J'entends l'un d'eux lâcher un "merde" un peu en retrait du micro. Je continue à scanner la pièce du regard, perplexe. Elle ne s'est tout de même pas évaporée ! Un trio d'hommes à la peau basanée s'agite à ma droite, un groupe de jeunes femmes rit à gorges déployées à ma gauche.
— Ne cherche plus, Quentin, elle vient de sortir du club et de monter dans un taxi, m'informe Léonard. Fin de la mission pour ce soir. Elle n'a trouvé personne à son goût on dirait, elle a abrégé la soirée. Espérons qu'elle sera de retour demain. On coupe la liaison. Bonne soirée, mec.

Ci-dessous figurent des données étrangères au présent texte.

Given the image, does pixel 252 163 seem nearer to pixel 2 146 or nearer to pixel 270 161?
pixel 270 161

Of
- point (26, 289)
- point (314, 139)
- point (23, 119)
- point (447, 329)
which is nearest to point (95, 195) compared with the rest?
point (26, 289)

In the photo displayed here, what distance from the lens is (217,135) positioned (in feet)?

Je sens une pointe de déception dans sa voix. Ou peut-être que c'est juste moi qui suis déçu, je n'en sais rien après tout. Je vais attendre une petite demi-heure avant de partir pour ne pas donner l'impression à d'éventuels observateurs que je n'étais là que pour elle. Quand elle m'aperçoit, quelques minutes plus tard, Laurine me fait signe. Je lui fais comprendre poliment que je pars, elle n'insiste pas davantage. J'essaye de ravaler mes émotions négatives, mais je me sens franchement inutile dans cette enquête. Elle est tout bonnement inaccessible pour un type dans mon genre ! Comment pourrais-je me frayer un chemin jusqu'à elle ? et pénétrer dans son cercle privé, au point qu'elle baisse la garde et se trahisse en ma compagnie ? C'est irréaliste, ce plan ne marchera pas.

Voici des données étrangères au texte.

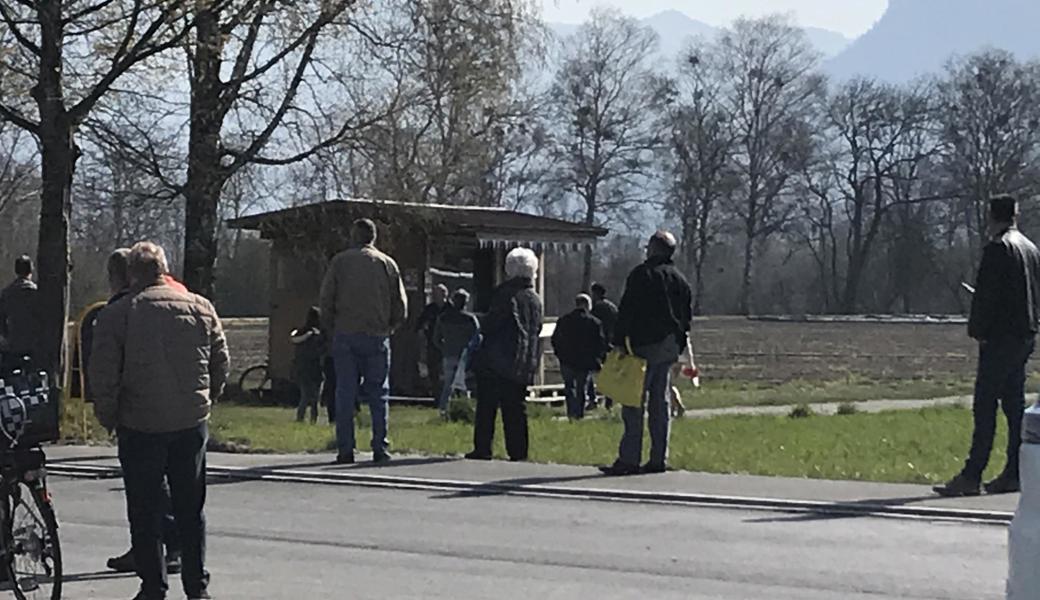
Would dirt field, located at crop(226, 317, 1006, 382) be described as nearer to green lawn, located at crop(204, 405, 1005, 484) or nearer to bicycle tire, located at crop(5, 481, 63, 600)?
green lawn, located at crop(204, 405, 1005, 484)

Sur le chemin du retour, l'air frais me fait du bien. Je relativise et me ressaisis : après tout, personne n'a dit que ce serait rapide, ni même facile. Ça prendra le temps qu'il faudra, je ferai de mon mieux. En attendant, mes collègues m'ont remis les clés d'un vaste appartement dans les beaux quartiers : à quelques pas du musée d'Art Moderne et de la place Garibaldi, l'idéal pour recevoir Lady Cash si elle se laisse prendre au piège.
* * *
Le lendemain, aux environs de minuit, je suis à mon poste. J'ai passé une nuit reposante, après avoir profité de la superbe vue sur la ville depuis ma terrasse, au dernier étage d'un immeuble de charme. Je pourrai très facilement m'habituer à cette vie ! Ensuite, j'ai passé la journée au bureau à éplucher et traduire les coupures de presses qui relatent les aventures de ma croqueuse de diamants. Si les premiers articles parlent de la jeune veuve avec sympathie, les suivants sont nettement moins compatissants. Elle est aimée ou détestée, admirée ou redoutée avec une force qui dépasse l'entendement. Le moins que l'on puisse dire, c'est que Jenna ne laisse personne indifférent...
Au moment où elle entre dans le club, mon cœur rate un battement. J'ignore si cette réaction est provoquée par le stress, ou par la forte impression qu'elle me fait. Elle porte une combinaison noire très élégante qui avantage ses courbes féminines tout en délicatesse. Quelques bijoux fins, une pochette couleur bronze, un maquillage discret. Tout est raffiné chez cette femme, aucune once de vulgarité, elle dégage un charisme naturel et peut se passer de tous les artifices de ses contemporaines.
— Le loup est entré dans la bergerie ! s'enthousiasme Léonard depuis l'extérieur.